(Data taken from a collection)
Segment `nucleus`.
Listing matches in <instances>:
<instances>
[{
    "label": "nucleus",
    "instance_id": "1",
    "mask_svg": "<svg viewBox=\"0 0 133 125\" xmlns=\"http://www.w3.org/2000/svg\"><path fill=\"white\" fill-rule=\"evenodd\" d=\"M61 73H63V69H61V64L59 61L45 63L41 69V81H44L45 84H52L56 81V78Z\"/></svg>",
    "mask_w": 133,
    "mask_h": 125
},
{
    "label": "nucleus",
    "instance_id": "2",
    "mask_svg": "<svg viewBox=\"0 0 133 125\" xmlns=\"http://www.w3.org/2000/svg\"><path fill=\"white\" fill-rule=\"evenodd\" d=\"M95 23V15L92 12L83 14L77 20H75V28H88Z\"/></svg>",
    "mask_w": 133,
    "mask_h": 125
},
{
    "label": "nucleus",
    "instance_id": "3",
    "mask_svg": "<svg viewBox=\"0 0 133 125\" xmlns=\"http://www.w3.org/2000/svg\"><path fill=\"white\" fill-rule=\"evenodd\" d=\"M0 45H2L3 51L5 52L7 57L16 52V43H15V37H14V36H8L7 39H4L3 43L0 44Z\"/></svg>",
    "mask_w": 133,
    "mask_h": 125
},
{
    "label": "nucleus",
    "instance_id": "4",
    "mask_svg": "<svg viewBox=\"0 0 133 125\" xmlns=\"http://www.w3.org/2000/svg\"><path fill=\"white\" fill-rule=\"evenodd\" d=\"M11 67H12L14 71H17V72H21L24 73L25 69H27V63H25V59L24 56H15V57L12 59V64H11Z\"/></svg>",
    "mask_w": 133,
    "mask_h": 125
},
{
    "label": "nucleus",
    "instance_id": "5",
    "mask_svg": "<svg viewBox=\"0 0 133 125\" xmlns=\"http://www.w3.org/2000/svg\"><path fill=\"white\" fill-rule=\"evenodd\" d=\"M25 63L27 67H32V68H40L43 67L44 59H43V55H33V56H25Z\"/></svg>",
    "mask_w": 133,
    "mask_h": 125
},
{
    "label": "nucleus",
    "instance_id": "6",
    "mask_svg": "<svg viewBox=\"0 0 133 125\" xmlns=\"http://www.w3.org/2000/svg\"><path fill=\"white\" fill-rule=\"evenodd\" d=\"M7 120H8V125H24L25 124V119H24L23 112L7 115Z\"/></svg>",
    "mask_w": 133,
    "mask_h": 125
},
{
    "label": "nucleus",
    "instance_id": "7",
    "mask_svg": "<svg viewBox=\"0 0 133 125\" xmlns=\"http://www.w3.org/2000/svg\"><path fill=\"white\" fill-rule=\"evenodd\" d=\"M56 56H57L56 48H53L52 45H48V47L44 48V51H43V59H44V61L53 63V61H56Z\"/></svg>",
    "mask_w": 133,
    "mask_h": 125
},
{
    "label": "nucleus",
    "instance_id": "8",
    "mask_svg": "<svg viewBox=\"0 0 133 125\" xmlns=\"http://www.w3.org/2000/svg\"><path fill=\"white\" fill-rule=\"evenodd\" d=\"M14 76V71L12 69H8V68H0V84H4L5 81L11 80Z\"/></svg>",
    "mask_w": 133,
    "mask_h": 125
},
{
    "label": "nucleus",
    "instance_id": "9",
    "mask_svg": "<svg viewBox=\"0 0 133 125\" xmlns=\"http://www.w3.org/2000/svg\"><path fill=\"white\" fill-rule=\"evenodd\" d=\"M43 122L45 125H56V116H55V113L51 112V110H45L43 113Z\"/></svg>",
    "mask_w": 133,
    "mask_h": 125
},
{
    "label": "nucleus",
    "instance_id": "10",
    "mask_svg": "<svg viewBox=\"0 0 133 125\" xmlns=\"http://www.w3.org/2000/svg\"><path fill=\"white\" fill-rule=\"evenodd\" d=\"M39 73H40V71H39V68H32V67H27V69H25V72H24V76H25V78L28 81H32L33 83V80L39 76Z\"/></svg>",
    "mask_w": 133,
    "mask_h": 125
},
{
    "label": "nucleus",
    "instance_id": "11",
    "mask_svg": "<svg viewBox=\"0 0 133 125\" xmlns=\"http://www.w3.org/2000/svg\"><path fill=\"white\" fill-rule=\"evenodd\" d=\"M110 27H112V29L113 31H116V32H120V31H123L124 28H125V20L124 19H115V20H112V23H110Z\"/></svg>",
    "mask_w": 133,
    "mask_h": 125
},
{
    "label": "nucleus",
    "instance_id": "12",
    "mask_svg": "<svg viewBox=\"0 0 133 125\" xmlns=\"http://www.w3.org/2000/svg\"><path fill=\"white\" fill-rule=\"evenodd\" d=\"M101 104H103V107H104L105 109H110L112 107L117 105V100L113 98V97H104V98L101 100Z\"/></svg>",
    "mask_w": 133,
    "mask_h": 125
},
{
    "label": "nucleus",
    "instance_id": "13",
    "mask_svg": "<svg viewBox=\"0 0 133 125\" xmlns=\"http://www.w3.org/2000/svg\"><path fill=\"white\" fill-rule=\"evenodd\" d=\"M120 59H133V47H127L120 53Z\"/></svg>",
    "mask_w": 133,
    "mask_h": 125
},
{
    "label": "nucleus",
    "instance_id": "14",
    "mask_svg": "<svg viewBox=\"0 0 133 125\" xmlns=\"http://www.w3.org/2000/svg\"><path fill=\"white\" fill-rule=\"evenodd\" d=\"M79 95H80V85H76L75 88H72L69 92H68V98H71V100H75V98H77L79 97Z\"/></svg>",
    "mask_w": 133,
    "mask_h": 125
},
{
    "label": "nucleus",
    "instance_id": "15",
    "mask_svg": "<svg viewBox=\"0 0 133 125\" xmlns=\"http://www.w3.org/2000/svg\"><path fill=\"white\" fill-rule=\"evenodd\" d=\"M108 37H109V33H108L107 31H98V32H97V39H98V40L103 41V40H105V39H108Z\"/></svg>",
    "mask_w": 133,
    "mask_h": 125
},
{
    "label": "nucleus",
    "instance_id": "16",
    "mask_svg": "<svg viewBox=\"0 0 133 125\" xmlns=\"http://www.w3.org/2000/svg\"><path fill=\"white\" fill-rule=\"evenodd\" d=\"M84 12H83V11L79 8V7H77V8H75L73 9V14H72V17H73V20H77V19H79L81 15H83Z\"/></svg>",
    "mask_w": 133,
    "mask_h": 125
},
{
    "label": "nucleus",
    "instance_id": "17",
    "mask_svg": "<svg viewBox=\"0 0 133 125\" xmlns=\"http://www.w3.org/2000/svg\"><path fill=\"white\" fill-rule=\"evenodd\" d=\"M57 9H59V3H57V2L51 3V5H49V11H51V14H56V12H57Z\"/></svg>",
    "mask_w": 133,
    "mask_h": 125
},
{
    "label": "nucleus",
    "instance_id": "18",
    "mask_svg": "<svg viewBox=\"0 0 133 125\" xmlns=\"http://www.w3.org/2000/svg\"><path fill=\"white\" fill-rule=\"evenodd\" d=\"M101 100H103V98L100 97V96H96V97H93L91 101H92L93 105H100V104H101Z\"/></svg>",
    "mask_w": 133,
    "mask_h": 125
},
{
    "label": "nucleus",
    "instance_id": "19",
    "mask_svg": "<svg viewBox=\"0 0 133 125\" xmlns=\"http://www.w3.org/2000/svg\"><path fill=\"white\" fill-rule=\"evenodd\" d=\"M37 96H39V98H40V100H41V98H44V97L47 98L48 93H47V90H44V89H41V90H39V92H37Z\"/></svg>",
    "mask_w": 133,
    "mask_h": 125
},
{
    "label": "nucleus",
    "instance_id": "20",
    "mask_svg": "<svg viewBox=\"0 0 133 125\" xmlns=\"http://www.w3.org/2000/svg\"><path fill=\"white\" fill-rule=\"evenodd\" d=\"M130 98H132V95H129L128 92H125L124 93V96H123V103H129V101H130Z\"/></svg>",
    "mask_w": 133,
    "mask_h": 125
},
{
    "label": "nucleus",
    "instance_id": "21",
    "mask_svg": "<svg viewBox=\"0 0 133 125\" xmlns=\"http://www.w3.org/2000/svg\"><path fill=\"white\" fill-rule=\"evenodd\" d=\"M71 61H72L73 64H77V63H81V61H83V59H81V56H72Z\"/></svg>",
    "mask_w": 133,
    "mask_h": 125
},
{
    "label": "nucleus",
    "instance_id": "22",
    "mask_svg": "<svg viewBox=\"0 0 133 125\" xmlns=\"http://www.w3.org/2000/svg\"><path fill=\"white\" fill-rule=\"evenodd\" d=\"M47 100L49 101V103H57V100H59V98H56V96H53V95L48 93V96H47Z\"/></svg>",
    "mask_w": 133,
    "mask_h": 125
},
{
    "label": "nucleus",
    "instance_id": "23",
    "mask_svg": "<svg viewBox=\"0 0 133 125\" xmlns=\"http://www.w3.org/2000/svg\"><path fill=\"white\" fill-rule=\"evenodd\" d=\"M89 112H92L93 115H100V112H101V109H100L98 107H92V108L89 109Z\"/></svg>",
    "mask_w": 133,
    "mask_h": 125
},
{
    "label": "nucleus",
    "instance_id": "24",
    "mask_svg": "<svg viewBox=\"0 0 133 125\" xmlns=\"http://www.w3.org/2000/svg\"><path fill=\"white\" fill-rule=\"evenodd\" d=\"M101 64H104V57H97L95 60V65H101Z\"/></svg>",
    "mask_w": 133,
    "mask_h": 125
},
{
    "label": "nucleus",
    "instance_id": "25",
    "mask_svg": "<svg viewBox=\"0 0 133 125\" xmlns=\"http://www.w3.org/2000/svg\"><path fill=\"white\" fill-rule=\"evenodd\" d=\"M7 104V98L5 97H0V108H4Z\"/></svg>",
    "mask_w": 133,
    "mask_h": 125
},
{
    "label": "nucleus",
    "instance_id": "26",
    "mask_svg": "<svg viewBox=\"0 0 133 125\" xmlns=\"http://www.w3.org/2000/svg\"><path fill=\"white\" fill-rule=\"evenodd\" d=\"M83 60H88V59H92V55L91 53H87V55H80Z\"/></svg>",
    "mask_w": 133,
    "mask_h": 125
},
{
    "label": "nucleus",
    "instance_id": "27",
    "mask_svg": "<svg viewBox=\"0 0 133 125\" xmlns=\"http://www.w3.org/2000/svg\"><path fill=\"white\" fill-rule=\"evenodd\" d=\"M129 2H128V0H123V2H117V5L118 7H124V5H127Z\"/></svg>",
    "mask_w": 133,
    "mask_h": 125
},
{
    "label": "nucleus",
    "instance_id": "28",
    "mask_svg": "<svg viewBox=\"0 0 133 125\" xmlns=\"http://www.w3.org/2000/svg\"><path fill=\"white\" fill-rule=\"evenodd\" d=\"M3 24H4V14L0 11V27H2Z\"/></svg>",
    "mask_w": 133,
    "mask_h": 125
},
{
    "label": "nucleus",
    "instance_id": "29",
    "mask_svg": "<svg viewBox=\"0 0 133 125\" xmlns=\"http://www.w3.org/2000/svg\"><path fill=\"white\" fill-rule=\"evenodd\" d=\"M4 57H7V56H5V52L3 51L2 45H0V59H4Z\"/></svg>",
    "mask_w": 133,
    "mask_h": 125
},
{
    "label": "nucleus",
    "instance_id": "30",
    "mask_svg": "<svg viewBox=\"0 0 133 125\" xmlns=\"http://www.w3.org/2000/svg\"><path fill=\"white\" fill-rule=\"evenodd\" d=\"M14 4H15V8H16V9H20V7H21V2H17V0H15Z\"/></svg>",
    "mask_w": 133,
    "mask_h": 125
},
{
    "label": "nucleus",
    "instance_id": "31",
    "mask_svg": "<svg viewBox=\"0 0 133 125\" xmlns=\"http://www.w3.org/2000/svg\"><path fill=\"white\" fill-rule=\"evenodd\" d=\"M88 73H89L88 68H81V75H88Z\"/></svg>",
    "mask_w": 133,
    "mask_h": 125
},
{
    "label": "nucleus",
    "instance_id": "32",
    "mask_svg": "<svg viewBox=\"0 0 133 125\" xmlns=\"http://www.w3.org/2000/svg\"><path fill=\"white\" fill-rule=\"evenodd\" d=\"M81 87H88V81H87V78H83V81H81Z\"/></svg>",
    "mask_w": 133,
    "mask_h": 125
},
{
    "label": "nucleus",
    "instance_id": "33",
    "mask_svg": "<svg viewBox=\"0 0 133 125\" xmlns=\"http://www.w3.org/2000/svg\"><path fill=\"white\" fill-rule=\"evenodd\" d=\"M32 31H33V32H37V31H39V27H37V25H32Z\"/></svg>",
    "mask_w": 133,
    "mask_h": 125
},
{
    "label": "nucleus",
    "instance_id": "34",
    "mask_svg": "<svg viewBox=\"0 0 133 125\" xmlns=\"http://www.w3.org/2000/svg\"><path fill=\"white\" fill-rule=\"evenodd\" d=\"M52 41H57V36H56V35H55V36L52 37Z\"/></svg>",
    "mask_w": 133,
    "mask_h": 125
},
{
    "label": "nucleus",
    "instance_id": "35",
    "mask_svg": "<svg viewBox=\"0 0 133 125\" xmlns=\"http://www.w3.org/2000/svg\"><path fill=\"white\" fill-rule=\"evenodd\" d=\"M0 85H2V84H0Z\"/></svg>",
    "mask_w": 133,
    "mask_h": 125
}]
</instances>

Stated exercise: Please write out the rows from their first line through the line containing "23V15L92 12L83 14L77", including both of those lines, with every character unchanged.

Written response:
Segment `nucleus`.
Listing matches in <instances>:
<instances>
[{
    "label": "nucleus",
    "instance_id": "1",
    "mask_svg": "<svg viewBox=\"0 0 133 125\" xmlns=\"http://www.w3.org/2000/svg\"><path fill=\"white\" fill-rule=\"evenodd\" d=\"M61 73H63V69H61V64L59 61L45 63L41 69V81H44L45 84H52L56 81V78Z\"/></svg>",
    "mask_w": 133,
    "mask_h": 125
},
{
    "label": "nucleus",
    "instance_id": "2",
    "mask_svg": "<svg viewBox=\"0 0 133 125\" xmlns=\"http://www.w3.org/2000/svg\"><path fill=\"white\" fill-rule=\"evenodd\" d=\"M95 23V15L92 12L83 14L77 20H75V28H88Z\"/></svg>",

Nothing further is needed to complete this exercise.